### Texto fornecido
A areia soprada da África, estacionada como uma nuvem do tamanho do mundo a inundar os céus de uma porção da Europa. E agora me dou conta de que a Europa é algo azulado, estrelado, estratificado. Mas há uma bruma magnífica que se instala nessa ideia de serenidade unitária. Uma grande nuvem de poeira acima daquelas divisões sem importância. Ouço alguém dizer com desdém, “pó do Marrocos...”. Há quem noticie males, aconselhe fechar as janelas, usar máscara. Mentalmente vejo a tempestade no deserto do Saara que gera rajadas de vento na superfície do solo, as quais levantam partículas de pó e poeira.
É algo magnífico; e quanto mais a imaginamos, mais perto da realidade impossível de se ter acesso. Como não vejo a tempestade, e não a verei, ela é sempre bela e nunca decepciona. Limpo a poeira preta acumulada nesta mesa. As noites, são paradas; os dias, têm um aspecto de véu denso, e o sol é uma placa de ouro escondida: a atmosfera conformou provisoriamente uma nova Terra. Na periferia do continente, um quê luminoso de Blade Runner, uns distintos satélites que vemos nos fantasiosos planetas coloridos e arenosos e nos grandes edifícios envidraçados, voltados ao universo, de Star Wars. Não, o perímetro de circunvolução do sol continua o mesmo, a lua mantém-se estática e gelada e continuamos vivendo em guerra como nos filmes do Japão medieval de Kurosawa.

### O que fazer
1. Liste os nomes de continentes, países e desertos que aparecem no texto sobre a nuvem de poeira, sem repetir nenhum.
2. Dê sequência ao texto sobre a nuvem de poeira do Saara, escrevendo o trecho que viria logo após a última frase.

### Extrato de dados
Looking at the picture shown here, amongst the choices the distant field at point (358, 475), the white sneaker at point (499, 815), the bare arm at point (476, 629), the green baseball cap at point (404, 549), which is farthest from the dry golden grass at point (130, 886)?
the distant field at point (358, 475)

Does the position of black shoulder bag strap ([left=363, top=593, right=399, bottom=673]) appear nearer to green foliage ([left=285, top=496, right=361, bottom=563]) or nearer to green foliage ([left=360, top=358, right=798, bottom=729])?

### Respostas das tarefas
1. África, Europa, Marrocos, Saara, Japão

2.
Saí, enfim; vi o horizonte diverso de todas as outras coisas que já tinha avistado da Terra - um véu que não se toca, um dossel invisível. Mas visível embora à imaginação tenha dado continuidade, formando enredos fictícios, próximos ao plausível. Melhor: melhor do que os verossimilhantes, aquilo que poderia ser, ainda que não seja, nem será. Tudo isso porque eu queria estar na base da tempestade de areia no deserto, sentir se é úmido o seco, ali onde o vento revolve a areia e os grãos, e geraciona o revolver primeiro que espanta e traz as partículas em dispersão continental. As noites tornaram-se cinzas; o dia tornou-se castanho.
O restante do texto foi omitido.